Spectral functions in mathematics and physics

TL;DR

This paper explores spectral functions in quantum field theory, focusing on heat-kernels, determinants, and spectral sums, and introduces methods for calculating heat-kernel coefficients and analyzing vacuum energies with spherical symmetry.

Contribution

It presents a new method for calculating heat-kernel coefficients and analyzing vacuum energies in spherically symmetric settings using spectral functions and zeta functions.

Findings

Derived a method for heat-kernel coefficient calculation.

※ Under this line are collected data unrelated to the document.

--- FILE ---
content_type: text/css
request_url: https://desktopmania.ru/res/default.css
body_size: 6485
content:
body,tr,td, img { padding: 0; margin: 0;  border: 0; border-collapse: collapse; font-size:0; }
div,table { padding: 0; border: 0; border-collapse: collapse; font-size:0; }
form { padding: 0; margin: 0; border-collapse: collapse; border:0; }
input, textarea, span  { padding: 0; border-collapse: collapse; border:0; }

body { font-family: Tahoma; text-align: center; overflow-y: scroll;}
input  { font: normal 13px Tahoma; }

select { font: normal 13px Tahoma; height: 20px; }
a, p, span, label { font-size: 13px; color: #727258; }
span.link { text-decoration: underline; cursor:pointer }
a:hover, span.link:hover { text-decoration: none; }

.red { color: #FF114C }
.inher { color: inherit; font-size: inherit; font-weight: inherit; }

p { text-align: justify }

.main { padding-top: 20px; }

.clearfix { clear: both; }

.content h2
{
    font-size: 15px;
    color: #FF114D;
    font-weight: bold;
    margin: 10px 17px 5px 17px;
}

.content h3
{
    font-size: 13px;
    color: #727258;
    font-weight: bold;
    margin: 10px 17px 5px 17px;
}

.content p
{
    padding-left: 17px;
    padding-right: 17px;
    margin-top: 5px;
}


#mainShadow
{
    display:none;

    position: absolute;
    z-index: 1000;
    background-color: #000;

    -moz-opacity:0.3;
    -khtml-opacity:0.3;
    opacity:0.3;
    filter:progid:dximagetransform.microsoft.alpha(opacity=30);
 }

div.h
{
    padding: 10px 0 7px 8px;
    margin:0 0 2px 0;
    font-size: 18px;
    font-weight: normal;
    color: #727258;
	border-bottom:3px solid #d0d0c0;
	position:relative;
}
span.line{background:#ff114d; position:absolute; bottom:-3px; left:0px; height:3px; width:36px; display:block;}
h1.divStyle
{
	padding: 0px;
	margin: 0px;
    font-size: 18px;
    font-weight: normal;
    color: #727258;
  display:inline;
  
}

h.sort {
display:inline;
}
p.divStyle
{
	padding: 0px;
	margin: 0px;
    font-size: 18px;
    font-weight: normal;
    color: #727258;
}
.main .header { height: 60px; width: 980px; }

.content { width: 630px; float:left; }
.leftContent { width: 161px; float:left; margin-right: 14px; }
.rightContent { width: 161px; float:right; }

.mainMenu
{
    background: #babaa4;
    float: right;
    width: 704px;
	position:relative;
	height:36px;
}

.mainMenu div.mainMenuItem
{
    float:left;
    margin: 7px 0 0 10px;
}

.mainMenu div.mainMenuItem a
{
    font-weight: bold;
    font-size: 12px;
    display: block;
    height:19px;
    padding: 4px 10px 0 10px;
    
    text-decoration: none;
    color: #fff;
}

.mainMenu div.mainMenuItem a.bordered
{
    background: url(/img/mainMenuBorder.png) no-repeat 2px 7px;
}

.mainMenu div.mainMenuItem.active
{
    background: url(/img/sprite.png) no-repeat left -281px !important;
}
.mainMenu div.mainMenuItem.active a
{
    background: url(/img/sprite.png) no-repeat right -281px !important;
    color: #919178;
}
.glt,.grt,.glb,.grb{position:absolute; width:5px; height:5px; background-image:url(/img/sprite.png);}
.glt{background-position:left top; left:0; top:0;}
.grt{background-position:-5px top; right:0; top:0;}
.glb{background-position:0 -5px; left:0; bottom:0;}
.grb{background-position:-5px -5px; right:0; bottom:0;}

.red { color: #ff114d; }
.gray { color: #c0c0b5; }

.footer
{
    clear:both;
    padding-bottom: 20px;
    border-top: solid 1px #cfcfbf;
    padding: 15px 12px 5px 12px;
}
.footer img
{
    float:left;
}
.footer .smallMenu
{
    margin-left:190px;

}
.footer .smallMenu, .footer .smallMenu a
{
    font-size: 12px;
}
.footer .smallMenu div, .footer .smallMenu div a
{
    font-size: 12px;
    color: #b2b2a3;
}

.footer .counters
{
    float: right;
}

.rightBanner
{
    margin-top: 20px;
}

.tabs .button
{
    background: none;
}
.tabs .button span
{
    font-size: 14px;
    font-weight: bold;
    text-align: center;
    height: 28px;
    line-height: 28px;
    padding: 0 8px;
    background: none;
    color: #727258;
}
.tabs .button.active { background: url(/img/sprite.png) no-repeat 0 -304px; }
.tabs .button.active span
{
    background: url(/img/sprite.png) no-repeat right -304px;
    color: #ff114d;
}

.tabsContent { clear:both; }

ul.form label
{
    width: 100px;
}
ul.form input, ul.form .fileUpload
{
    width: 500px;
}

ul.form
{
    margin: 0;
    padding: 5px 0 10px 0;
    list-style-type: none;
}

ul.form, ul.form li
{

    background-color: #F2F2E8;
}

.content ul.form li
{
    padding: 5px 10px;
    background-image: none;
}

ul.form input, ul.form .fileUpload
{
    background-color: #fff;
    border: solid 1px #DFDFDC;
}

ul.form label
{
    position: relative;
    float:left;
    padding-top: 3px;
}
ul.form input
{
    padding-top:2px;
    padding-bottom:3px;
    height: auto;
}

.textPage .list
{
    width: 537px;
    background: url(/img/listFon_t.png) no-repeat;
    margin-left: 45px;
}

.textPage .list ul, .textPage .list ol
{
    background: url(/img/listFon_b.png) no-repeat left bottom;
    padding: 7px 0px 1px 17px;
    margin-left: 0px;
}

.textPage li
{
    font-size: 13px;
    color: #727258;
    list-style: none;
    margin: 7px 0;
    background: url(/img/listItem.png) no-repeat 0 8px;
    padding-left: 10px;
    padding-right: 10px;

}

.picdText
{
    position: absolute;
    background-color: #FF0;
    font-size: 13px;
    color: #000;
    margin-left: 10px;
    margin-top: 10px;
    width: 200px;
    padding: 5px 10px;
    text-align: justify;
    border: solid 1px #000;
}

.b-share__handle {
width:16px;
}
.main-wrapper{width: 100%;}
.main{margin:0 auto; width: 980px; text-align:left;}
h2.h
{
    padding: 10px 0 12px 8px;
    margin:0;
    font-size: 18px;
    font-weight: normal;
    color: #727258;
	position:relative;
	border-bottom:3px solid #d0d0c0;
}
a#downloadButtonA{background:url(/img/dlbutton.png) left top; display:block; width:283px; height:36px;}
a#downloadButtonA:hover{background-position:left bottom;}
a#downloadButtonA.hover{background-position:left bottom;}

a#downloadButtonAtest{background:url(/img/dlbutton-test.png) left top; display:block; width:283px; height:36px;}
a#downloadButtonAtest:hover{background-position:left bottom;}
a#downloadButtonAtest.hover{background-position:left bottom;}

Analyzed vacuum energies with spherical boundaries.

Connected spectral functions with zeta function properties.

Abstract

Spectral functions relevant in the context of quantum field theory under the influence of spherically symmetric external conditions are analysed. Examples comprise heat-kernels, determinants and spectral sums needed for the analysis of Casimir energies. First, we summarize that a convenient way of handling them is to use the associated zeta function. A way to determine all its needed properties is derived. Using the connection with the mentioned spectral functions, we provide: i.) a method for the calculation of heat-kernel coefficients of Laplace-like operators on Riemannian manifolds with smooth boundaries and ii.) an analysis of vacuum energies in the presence of spherically symmetric boundaries and external background potentials.